As a gay man who grew up in a Southern Baptist family in Arkansas, I have a clearer perspective than most about the dross that needs to be polished off the vessel of Christianity in order for it to once again be a source of radical counter-cultural critique of earthly power, domination, and oppression. The shallow moralism of establishment Christians has ignored the “weightier matters of the law.”
Christ was the original humanist. He preached abundant life and human flourishing through universal, unconditional Love. The Christian narrative is about resurrection and abundance — it is about “thou shalt” rather than “thou shalt not.” But “thou shalt not” makes for better scaremongering. Legalism gives the comfort of the exclusive position, the ease of a checklist morality that treats God like Santa Claus who is checking his own list to see who is naughty or nice.
It could not be more divergent from the complexity and nuance of the life of Christ himself, who kept company with the outcasts of society, who shunned material pursuits, who sought to transform the world not through force, but through spiritual power. Which is to say, the conquest of Love, derived from recognizing the power and dignity of God inside of each individual, the common life within the enrapturing embrace of what Emerson calls the Over-Soul, the fountain of all life.
But for Christianity to recapture its position as the foil to temporal power and the corrupting influence of wealth, and to once again be a force for universal dignity, the defense of the defenseless, and the champion of the genuine inclusive Community of Humankind over and against the evils of tribalism, nationalism, and consumerism, Christians must be ready to look at themselves soberly in the mirror.

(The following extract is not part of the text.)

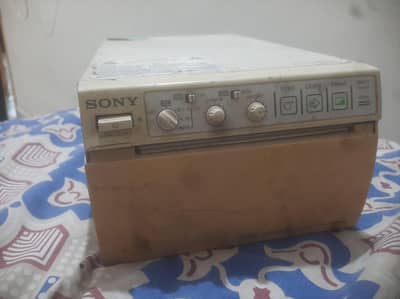 Sony UP 895MD Ultrasound printer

We must abandon our compromising accommodation of New Rome as well as the residual bigotries and prejudices that abide in certain corners of our Churches. We must get to the work of imitating Christ in our actions rather than vainly invoking his name with our words. It means we must come together as one Universal Church and leave behind the centuries of petty doctrinal disputes that have divided us and enabled us to be conquered by Consumerism on all fronts. It means we must separate ourselves from the common motivations of our age, but through discernment and not mere mechanical opposition.
This will require the reconciliation of Reason and Faith, an embrace of the scientific method, a dedication to continuing technological progress but with ethical constraints, and to doing the hard work of ethical inquiry. Just as Jesus and St Paul recognized the end of the ability for tribes to separate themselves and maintain their own way of life 2,000 years ago, we must now as Christians recognize the end of nations and be the driving force behind the unity of all humans in service and Love of one another.

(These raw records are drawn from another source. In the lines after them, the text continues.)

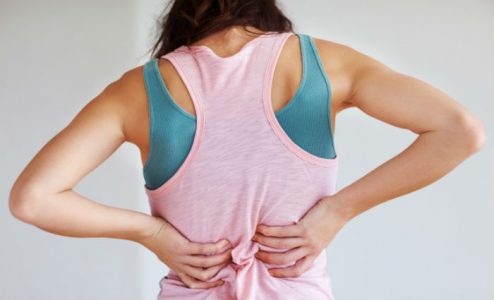 9 posiciones de Yoga para aliviar ese dolor de espalda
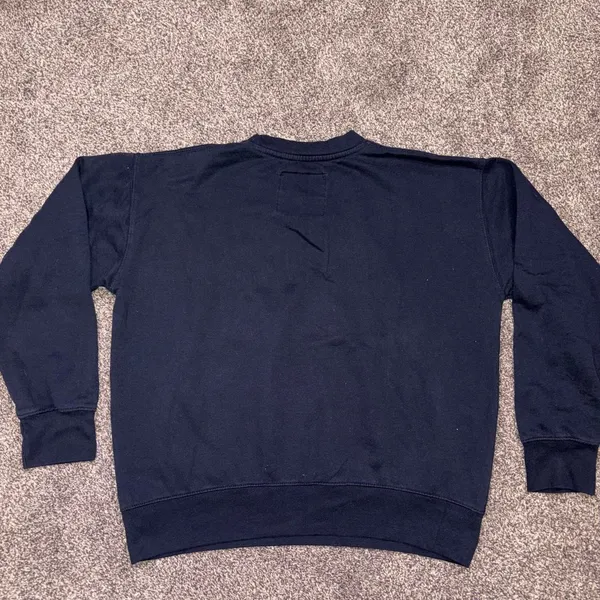 New York Popular crewneck sweatshirt with 'NEW YORK - Image 3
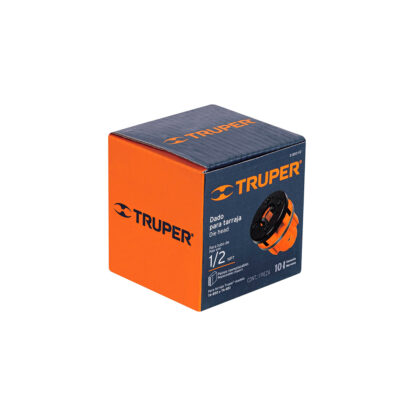 Dado 1/2" para tarrajas TA-850 y TA-851 TRUPER - Imagen 4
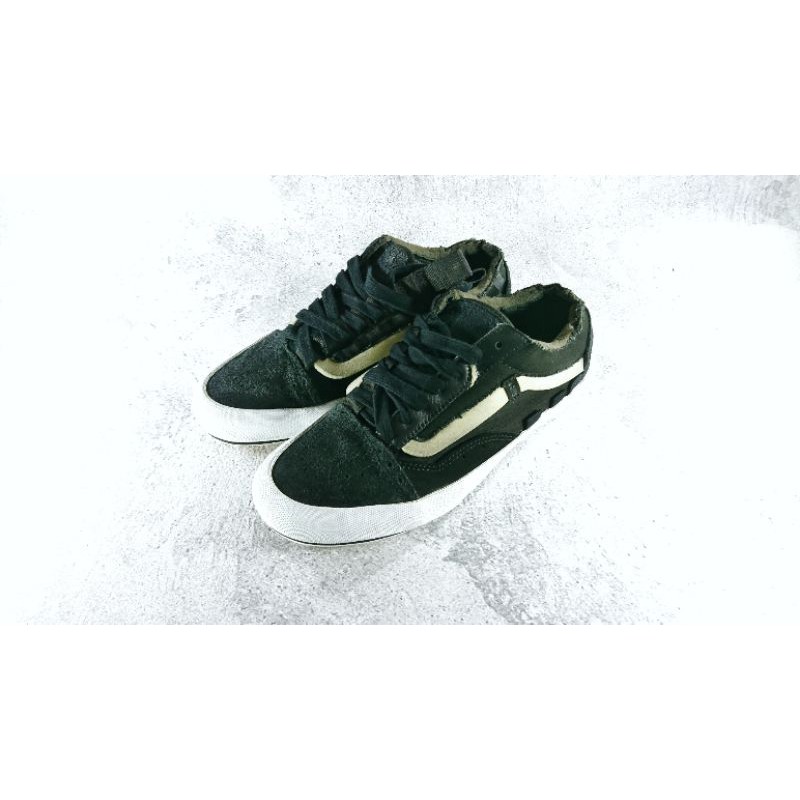 vans vault old skool cap lx regrind original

There are no quick fixes. There are no political solutions. The real cultural war is not to be fought over public policy, but over private purity of heart, of willing The Good rather than seeking to be right or materially wealthy, of orienting one’s own life and actions toward the radical attachment to each other without exception, no matter how difficult it may be to overcome our biases and predispositions about others.
The early Christians took their faith and imitation of Christ so seriously that they went bravely into the Coliseum to be devoured by lions for the entertainment of the debauched Romans. They didn’t detach when they were called on to pay the price for their beliefs. They found others who united with them in principles and built a community on them. They lived out their radical attachment and spread it to those hearing it for the first time, as well as reminding those who knew, but had forgotten. They stood up for those left out by Roman progress, to their own detriment. Now, so must we.
It is Unconditional Love that ultimately and permanently conquers our divisions. The Kingdom of God is within reach, but we must extend ourselves in order to grasp it.